What the constraints tell investors about durability and risks

The firm‑level constraints extracted from Tarsus’ disclosures form a coherent operating signal set:

  • Spot contracting: Revenue is recognized at delivery, indicating transactional sales rather than multi‑period contractual revenue. This supports near‑term cash visibility but reduces recurring revenue predictability. Evidence: revenue recognition policy in the Form 10‑K.

  • North American sales concentration: Commercial launch and primary sales execution are U.S.‑focused; the sales organization and marketing investments center on the U.S. specialty ophthalmology channel. Evidence: multiple 2023–2024 disclosures on launch and commercialization in the U.S.

  • Material customer concentration: The company defines major customers as those representing over 10% of revenue, signaling that a small set of customers could materially affect results. Evidence: customer concentration disclosure in the Form 10‑K.

  • Dual role: seller and distributor reliance: Tarsus acts as seller to distributors while depending on those same distributors to reach end‑users, creating operational interdependence that elevates counterparty operational risk. Evidence: the company’s description of its sales channel.

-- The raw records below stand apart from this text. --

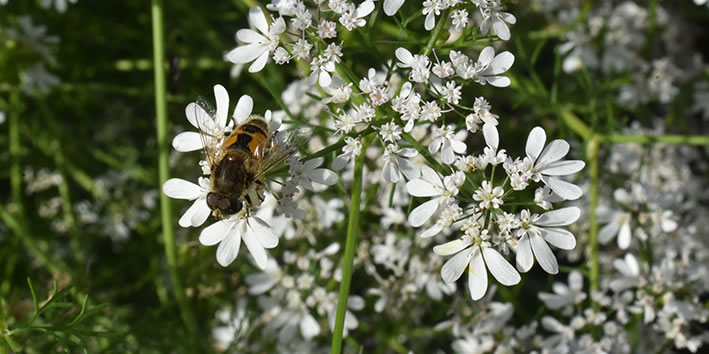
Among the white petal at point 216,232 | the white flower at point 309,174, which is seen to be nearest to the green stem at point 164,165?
the white petal at point 216,232

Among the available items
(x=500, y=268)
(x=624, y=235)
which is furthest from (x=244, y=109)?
(x=624, y=235)

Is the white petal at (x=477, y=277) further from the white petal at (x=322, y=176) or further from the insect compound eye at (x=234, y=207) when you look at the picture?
the insect compound eye at (x=234, y=207)

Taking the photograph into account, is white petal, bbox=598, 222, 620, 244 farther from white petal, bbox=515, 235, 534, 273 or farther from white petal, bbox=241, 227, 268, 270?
white petal, bbox=241, 227, 268, 270

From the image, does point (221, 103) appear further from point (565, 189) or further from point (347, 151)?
point (565, 189)

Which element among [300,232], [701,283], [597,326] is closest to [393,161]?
[300,232]

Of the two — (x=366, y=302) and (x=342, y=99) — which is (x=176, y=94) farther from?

  • Active commercial stage with a single core product: XDEMVY is the company’s only product approved for commercial sale and is the primary revenue driver, which concentrates product‑cycle and regulatory risk. Evidence: Form 10‑K statements on product status and revenue reliance.

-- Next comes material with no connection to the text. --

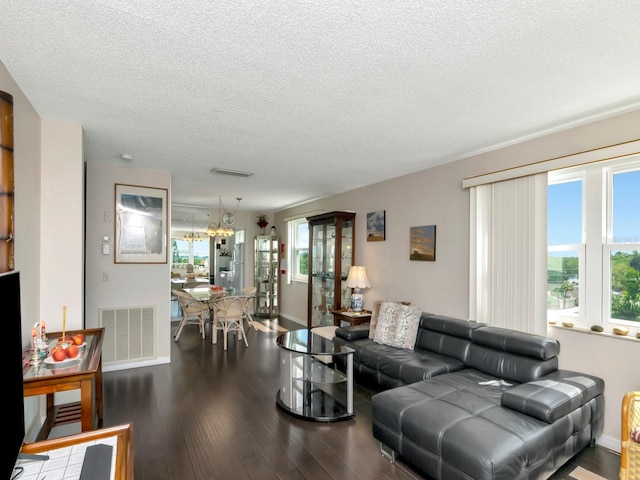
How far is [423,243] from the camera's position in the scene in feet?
13.5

Together these signals show a company with clear monetization levers, concentrated counterparty exposure, and targeted externalization of geographic execution via licensing—a profile investors can underwrite but must monitor for distributor performance and partner milestone cadence.

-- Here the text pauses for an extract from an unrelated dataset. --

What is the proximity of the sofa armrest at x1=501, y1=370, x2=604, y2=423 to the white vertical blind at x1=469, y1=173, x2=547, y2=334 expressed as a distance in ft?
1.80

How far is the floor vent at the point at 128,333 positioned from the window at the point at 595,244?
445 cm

Investment implications and what to watch next

  • Positive catalyst path: Additional regulatory wins, commercial adoption lifts in the U.S., and further partner milestones (beyond the $15M China trigger) will deliver step changes to cash flow and valuation.
  • Primary risk: Disruption at a major distributor or deterioration of commercial uptake for XDEMVY would compress revenue quickly because of the product’s singular role.
  • Operational signal to track: Quarterly disclosures on distributor counts, top‑10 customer revenue splits, and milestone receipts from GrandPharma/LianBio will be the clearest predictors of revenue stability.

For a consolidated view of Tarsus’ counterparties, filings, and real‑time relationship signals, see the company coverage at https://nullexposure.com/.

Bold, focused governance of distribution relationships and disciplined monitoring of partner milestones will determine whether Tarsus’ single‑product model converts into durable, diversified value for shareholders.